TransCoder of Facebook that Converts Programming Languages

Facebook researchers said that they have developed what they call a neural TransCoder. It is a system that transforms code from one high-level programming language like Java, Python, and C++, into another. The system is unsupervised. Thus, this means that it searches for previously undetected patterns in data sets without labels and with a minimal amount of human supervision. Reportedly, it is outperforming rule-based baselines by a significant margin.

To migrate an existing codebase to a modern or more efficient language, like C++ or Java, requires expertise in both the target and source languages. Moreover, it is often very costly. For instance, the Commonwealth Bank of Australia, for over five years, spent around $750 to change its platform from COBOL to Java. Transcompilers can help, in theory. They can eliminate the need for rewriting code from scratch.

Nevertheless, they are challenging to build in practice. This is because different languages may have different syntax. Moreover, they rely on distinctive standard-library functions, variable types, and platform APIs.

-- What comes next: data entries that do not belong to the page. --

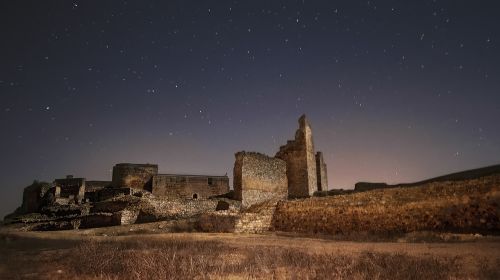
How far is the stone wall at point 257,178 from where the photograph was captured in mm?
27531

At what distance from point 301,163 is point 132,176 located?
2106cm

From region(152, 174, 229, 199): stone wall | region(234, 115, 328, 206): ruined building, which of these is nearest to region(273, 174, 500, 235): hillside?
region(234, 115, 328, 206): ruined building

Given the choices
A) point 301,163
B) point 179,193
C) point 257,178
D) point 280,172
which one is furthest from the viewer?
point 179,193

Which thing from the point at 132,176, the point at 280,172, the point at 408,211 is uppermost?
the point at 132,176

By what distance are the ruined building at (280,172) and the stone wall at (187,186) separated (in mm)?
10667

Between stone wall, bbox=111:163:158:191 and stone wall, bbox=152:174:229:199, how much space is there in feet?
4.97

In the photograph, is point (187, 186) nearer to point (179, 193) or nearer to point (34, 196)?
point (179, 193)

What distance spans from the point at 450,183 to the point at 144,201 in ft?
57.3

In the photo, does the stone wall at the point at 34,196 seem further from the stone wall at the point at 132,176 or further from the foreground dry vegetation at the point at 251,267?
the foreground dry vegetation at the point at 251,267

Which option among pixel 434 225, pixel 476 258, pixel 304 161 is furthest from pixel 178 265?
pixel 304 161

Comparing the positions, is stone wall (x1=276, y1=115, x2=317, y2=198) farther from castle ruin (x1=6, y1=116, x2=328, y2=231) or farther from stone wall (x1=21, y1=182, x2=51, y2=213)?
stone wall (x1=21, y1=182, x2=51, y2=213)

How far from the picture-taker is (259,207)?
1845cm

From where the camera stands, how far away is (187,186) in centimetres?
3922

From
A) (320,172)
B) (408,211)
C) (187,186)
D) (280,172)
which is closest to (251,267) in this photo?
(408,211)
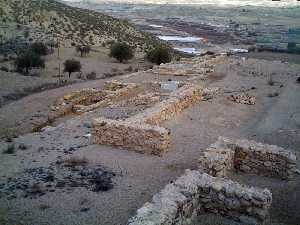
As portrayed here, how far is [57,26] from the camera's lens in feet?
164

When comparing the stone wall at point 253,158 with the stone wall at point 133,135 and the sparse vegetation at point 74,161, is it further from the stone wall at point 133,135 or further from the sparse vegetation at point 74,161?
the sparse vegetation at point 74,161

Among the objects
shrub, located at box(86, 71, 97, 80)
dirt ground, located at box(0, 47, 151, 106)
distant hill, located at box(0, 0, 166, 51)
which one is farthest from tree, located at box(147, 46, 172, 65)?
distant hill, located at box(0, 0, 166, 51)

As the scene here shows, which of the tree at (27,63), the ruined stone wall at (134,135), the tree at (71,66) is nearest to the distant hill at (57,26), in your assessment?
the tree at (27,63)

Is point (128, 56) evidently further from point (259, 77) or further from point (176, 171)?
point (176, 171)

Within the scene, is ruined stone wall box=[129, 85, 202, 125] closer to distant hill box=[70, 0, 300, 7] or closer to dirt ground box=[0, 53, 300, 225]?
dirt ground box=[0, 53, 300, 225]

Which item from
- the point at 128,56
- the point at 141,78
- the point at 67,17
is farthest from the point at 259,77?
the point at 67,17

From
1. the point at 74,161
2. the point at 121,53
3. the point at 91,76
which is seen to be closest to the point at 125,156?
the point at 74,161

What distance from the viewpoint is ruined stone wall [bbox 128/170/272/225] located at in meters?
8.30

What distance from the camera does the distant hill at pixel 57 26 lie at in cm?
4566

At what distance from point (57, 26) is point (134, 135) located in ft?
130

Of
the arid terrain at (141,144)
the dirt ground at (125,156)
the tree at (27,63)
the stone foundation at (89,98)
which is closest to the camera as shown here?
the arid terrain at (141,144)

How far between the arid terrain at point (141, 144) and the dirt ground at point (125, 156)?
3 cm

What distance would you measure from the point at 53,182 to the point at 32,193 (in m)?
0.71

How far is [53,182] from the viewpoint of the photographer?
10469mm
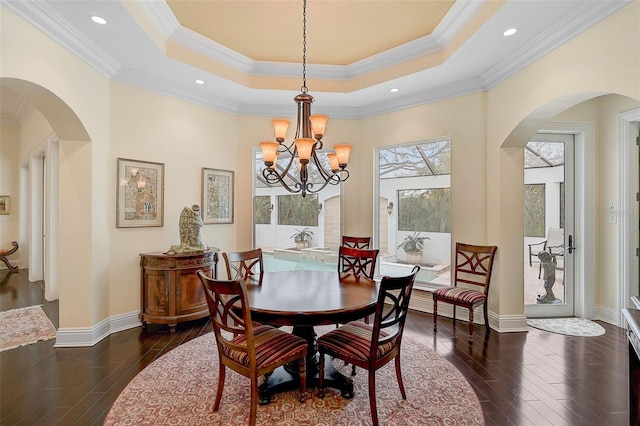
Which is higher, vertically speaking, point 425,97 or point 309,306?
point 425,97

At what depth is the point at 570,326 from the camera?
3.93m

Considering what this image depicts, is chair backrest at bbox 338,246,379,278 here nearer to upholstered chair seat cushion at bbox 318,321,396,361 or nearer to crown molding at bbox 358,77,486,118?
upholstered chair seat cushion at bbox 318,321,396,361

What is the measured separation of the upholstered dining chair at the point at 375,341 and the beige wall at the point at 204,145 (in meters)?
2.16

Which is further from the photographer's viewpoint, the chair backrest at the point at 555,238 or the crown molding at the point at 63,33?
the chair backrest at the point at 555,238

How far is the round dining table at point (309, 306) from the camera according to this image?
7.15ft

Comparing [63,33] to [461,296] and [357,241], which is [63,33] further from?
[461,296]

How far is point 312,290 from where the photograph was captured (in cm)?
270

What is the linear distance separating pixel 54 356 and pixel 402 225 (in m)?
4.41

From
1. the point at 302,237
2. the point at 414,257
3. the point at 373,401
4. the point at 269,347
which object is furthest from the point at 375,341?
the point at 302,237

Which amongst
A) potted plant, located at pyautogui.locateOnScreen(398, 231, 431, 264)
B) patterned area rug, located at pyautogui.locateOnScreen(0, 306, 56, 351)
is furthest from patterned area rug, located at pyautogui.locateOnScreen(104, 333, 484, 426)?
potted plant, located at pyautogui.locateOnScreen(398, 231, 431, 264)

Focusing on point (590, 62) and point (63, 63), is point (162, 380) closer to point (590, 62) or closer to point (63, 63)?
point (63, 63)

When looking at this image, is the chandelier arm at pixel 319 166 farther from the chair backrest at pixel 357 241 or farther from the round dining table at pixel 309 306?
the chair backrest at pixel 357 241

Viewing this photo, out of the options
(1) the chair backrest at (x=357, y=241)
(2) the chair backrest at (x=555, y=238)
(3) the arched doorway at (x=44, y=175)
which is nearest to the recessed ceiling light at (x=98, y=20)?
(3) the arched doorway at (x=44, y=175)

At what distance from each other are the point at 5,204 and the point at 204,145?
5.63 m
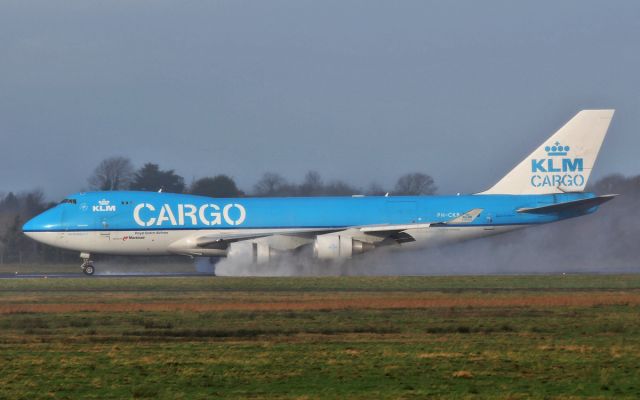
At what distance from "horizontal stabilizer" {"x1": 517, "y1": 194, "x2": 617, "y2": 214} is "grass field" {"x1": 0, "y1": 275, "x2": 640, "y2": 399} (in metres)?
11.3

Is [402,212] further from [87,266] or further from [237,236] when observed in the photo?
[87,266]

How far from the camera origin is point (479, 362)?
17.6 meters

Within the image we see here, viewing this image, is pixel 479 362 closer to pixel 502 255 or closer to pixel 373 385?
pixel 373 385

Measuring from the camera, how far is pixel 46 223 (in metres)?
48.2

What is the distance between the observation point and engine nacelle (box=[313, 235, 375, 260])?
4575cm

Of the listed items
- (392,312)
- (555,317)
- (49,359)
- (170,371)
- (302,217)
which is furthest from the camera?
(302,217)

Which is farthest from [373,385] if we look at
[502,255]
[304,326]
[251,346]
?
[502,255]

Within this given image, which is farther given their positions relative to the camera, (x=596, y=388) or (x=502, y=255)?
(x=502, y=255)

Facebook’s new system tackles the challenge with an unsupervised learning approach. Transcoder can translate between Python, C++, and Java. TransCoder was first initialized with the pretraining of a cross-lingual language model. It can map pieces of code expressing the same instructions to identical representations regardless of the original language. A process called denoising auto-encoding trains the system to generate valid sequences, even when fed with noisy input data. Moreover, back-translation means TransCoder can create parallels that could be used for training.

Facebook’s TransCoder

TransCoder’s cross-lingual nature arises from the number of common tokens. These exist across programming languages, in common keywords like “try,” “if, “while, “for” and mathematical operators, digits, and English codes that appear in the source code. Back-translation serves to improve the translation quality of the system. It works by coupling a source-to-target model with a backward target-to-source model trained in parallel. The target-to-source model should target sequences into the source language. It thus produces noisy source sequences. Meanwhile, the source-to-target models help to reconstruct the target sequences from loud sources until the two models converge.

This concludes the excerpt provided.